Restaurant chain Quanjude insists top reshuffle is unrelated to McDonald’s bidding
Iconic Peking duck restaurant says exit of four directors will not have any major impact on the Chinese company’s operation
Quanjude, China’s iconic Peking duck restaurant chain, has dismissed market speculation claiming the recent resignation of four top executives was related to the bidding for McDonald’s Corp’s licensing rights in China.
Beijing Tourism Group (BTG) is Quanjude’s controlling shareholder, with a 42.67 per cent stake in the business.
It joined hands last month with mainland conglomerate Sanpower Group to submit a joint bid for McDonald’s Hong Kong and China businesses.
But Quanjude said in a filing to the Shenzhen Stock Exchange on Tuesday afternoon, the company “has not participated in the matters reported by some media”.
“It has not received notice from its controlling shareholder Beijing Tourism Group regarding any plans that may involve the listed unit.”
“The resignations by some directors and senior managers is a normal personnel reshuffle,” the filing said.
“It is not a group resignation and will not have any major impact on the company’s operation.”
Sources close to the deal suggest McDonald’s has received more than half a dozen bids, that could fetch up to US$3 billion, according to a Reuters report.
Quanjude said in a filing on Monday to the Shenzhen bourse that its chairman, general manager, board secretary and a board member had offered to resign. Its most-recent annual report shows three of their terms of office last until end of 2018.
That move by Quanjude prompted media speculation on whether a new management team with more acquisition and merger experience would add strength to BTG’s bid for the McDonald’s franchise.
Although Quanjude’s filing on Tuesday denied any correlation between the management reshuffle and the bidding for McDonald’s, industry insiders say the possibility still exists that Quanjude may be restructured, by incorporating a western brand to transform its old-school image.

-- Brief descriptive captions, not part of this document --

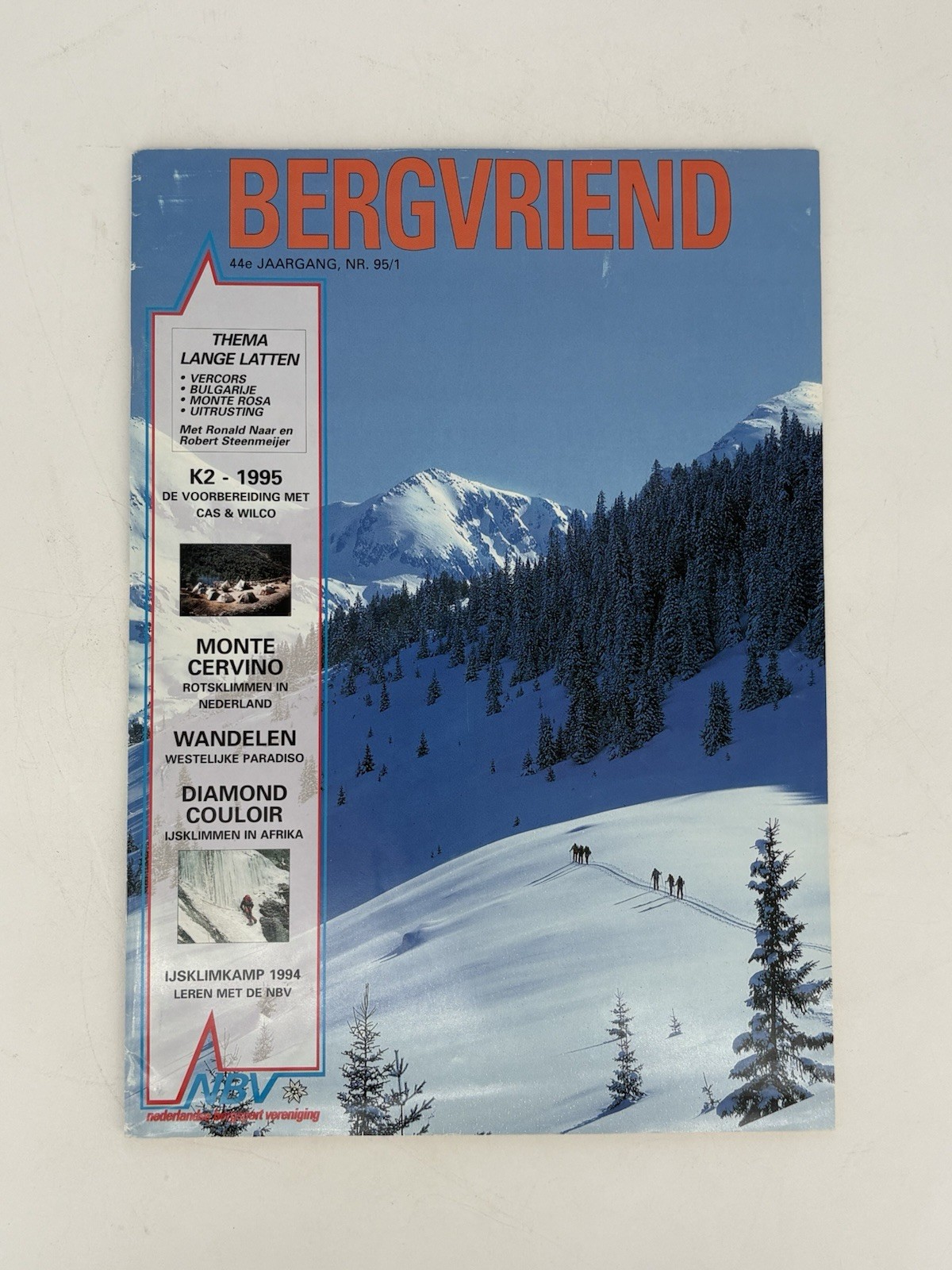 Bergvriend Magazine 44e Jaargang NR 95/1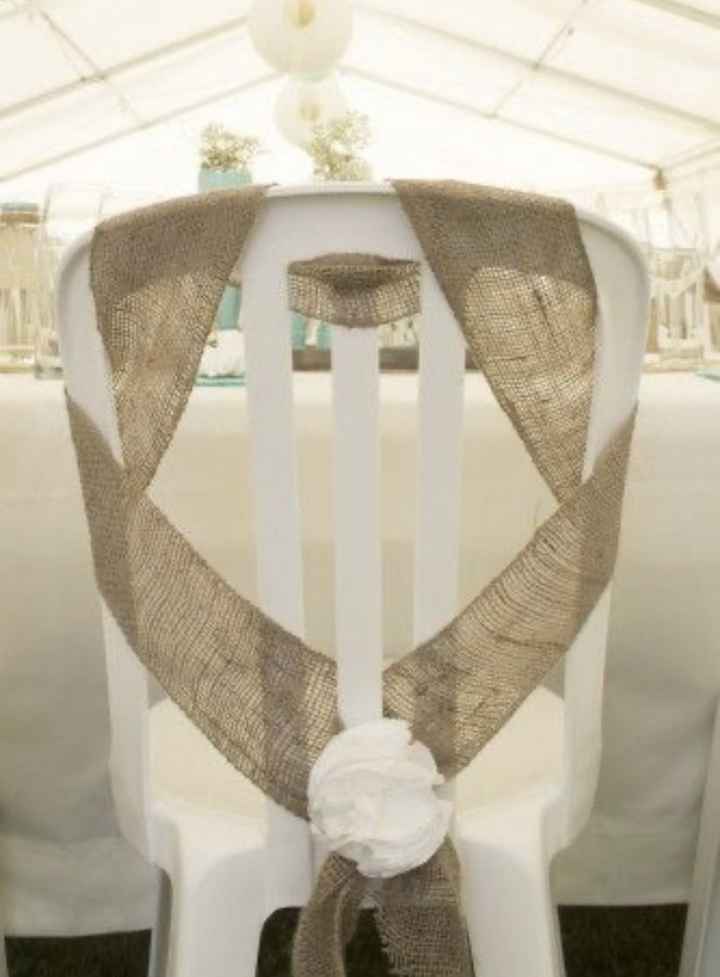 Décoration chaise miami blanche 2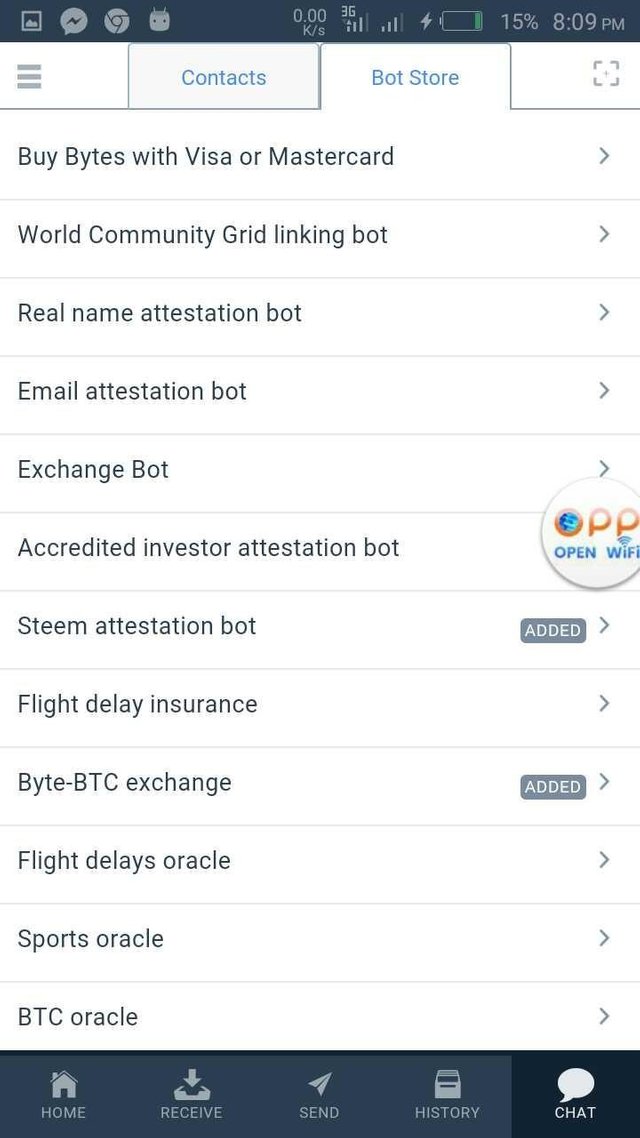 Get Free Bitcoin From Byteball App Through Steem Reputation Steemit - 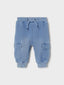 NBMBEN BAGGY R CARGO JEANS 4434-TR B LIGHT BLUE DENIM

“‘Old makes good with new angle’ is an interesting story. No more corrupt ducks, just fat chickens,” said one Hong Kong based M&A adviser.
“Its real enemy is probably KFC, and the upcomers in China such as Dico’s.”
Quanjude has long been a leading high-end restaurant brand in China, with Peking-style roast duck its signature dish.
But the company suffered a major setback in 2013, after China’s anti-corruption campaign and a cut in public spending resulted in a sharp drop in income for the chain.
Since then Quanjude has been working on transforming its style, to cater to more individual consumers to improve earnings.
Its 2015 annual report showed annual revenue edged higher by 0.39 per cent to 1.85 billion yuan. Net profit rose 4.48 per cent to 131 million yuan.